=== BREVE ESERCIZIO 1 ===
Indica quante righe delle voci contengono la parola "bbox", rispettando maiuscole e minuscole. Scrivi soltanto il numero.

=== TESTO MOSTRATO ===
▶

Secondo me, Biagio Carrubba, queste tre poesie hanno elementi in comune con tre poesie di Hikmet e per questo si possono confrontare e paragonare.
Testo della poesia “Il silenzio non m’inganna”
Distorto il battito
della campana di San Simpliciano
si raccoglie sui vetri della mia finestra.
Il suono non ha eco, prende un cerchio
trasparente, mi ricorda il mio nome.
Scrivo parole e analogie, tento
di tracciare un rapporto possibile
tra vita e morte. Il presente è fuori di me
e non potrà contenermi che in parte.
Il silenzio non m’inganna, la formula
è astratta. Ciò che deve venire è qui,
e se non fosse per te, amore,
il futuro avrebbe già quell’eco
che non voglio ascoltare e che vibra
sicuro come un insetto della terra.
Testo della poesia “Balestrieri toscani”
Vestiti di broccati, vivaci i balestrieri
nella piazza della città toscana,
senza tamburi vittoriosi,
tentano la sorte di colpire un centro
con una freccia medievale. I ragazzi
tendono con forza la corda della balestra
e lanciano le armi con ansia di amanti.
Rapidi ripetono il sortilegio.
Ero con te, amore, i colpi
sul bersaglio, nello stacco
della luce meridiana, la noia
dell’attesa per quei servi dell’antica
guerra, ci dissero che l’uomo non muore,
è un soldato d’amore della vittoria continua.
Testo della poesia “Poesia d’amore”
Il vento vacilla esaltato e porta
foglie sugli alberi del Parco,
l’erba è già intorno
alle mura del Castello, i barconi
di sabbia filano sul Naviglio Grande.
Irritante, scardinato, è un giorno
che torna dal gelo come un altro,
procede, vuole. Ma ci sei tu e non hai limiti:
violenta allora l’immobile morte
e prepara il nostro letto di vivi.
Le tre poesie d’amore di Hikmet dedicate ed ispirate da Vera Tuljakova sono “Nelle mie braccia tutta nuda”, “Sei la mia ebbrezza”, “Foglie morte”.
Testo della poesia “Nelle mie braccia tutta nuda”.
Nelle mie braccia tutta nuda
la città la sera e tu
il tuo chiarore l’odore dei tuoi capelli
si riflettono sul mio viso.
Di chi è questo cuore che batte
più forte delle voci e dell’ansito?
È tuo è della città è della notte
o forse è il mio cuore che batte forte?
Dove finisce la notte
dove comincia la città?
Dove finisce la città dove cominci tu?

◀

=== DATI FORNITI ===
▶

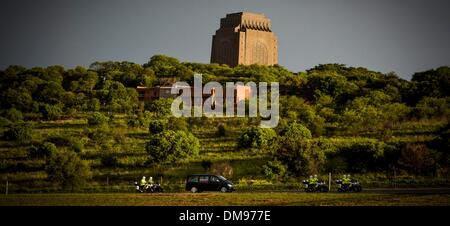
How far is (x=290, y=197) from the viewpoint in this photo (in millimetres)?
31672

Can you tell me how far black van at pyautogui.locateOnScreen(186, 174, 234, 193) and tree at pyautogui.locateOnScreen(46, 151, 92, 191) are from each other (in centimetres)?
967

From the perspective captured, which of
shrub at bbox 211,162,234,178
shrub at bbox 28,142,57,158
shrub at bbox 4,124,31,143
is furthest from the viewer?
shrub at bbox 4,124,31,143

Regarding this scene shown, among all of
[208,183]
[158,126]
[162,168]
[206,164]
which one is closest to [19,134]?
[158,126]

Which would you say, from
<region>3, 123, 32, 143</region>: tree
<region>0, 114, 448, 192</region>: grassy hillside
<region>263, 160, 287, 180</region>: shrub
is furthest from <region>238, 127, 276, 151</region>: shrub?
<region>3, 123, 32, 143</region>: tree

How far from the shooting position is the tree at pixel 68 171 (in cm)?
4375

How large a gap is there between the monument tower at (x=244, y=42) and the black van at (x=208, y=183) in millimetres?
96196

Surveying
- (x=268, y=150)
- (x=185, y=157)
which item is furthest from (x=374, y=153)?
(x=185, y=157)

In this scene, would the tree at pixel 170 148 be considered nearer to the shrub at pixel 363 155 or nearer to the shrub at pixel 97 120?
the shrub at pixel 363 155

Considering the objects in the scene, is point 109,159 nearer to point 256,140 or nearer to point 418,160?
point 256,140

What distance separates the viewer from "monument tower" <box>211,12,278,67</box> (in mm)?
134625

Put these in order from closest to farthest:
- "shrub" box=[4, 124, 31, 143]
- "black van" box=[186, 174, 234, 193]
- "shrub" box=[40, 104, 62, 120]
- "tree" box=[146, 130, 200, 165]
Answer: "black van" box=[186, 174, 234, 193]
"tree" box=[146, 130, 200, 165]
"shrub" box=[4, 124, 31, 143]
"shrub" box=[40, 104, 62, 120]

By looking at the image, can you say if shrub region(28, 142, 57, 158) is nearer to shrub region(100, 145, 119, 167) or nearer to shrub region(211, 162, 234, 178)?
shrub region(100, 145, 119, 167)
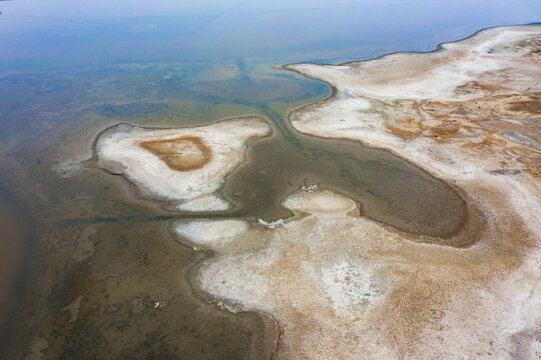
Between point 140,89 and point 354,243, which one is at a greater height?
point 140,89

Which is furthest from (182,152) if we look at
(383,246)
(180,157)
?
(383,246)

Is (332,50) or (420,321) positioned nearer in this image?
(420,321)

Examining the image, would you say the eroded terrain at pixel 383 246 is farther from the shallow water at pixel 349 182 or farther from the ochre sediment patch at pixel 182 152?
the shallow water at pixel 349 182

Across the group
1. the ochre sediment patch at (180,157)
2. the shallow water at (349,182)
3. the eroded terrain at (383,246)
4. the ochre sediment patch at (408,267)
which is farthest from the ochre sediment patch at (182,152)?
the ochre sediment patch at (408,267)

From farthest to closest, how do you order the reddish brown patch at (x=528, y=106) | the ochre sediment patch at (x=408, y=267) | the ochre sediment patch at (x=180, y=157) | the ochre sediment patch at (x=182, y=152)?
the reddish brown patch at (x=528, y=106), the ochre sediment patch at (x=182, y=152), the ochre sediment patch at (x=180, y=157), the ochre sediment patch at (x=408, y=267)

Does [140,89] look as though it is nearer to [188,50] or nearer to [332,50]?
[188,50]

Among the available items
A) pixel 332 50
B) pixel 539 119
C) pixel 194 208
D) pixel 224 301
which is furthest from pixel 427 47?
pixel 224 301

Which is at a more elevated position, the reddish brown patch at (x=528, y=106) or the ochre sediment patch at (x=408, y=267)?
the reddish brown patch at (x=528, y=106)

◀

=== BREVE ESERCIZIO 2 ===
Cita alla lettera il brano del testo sulle poesie d'amore che va da "Secondo me, Biagio" a "della mia finestra.".

=== RISPOSTA CORRETTA 1 ===
4

=== RISPOSTA CORRETTA 2 ===
Secondo me, Biagio Carrubba, queste tre poesie hanno elementi in comune con tre poesie di Hikmet e per questo si possono confrontare e paragonare.
Testo della poesia “Il silenzio non m’inganna”
Distorto il battito
della campana di San Simpliciano
si raccoglie sui vetri della mia finestra.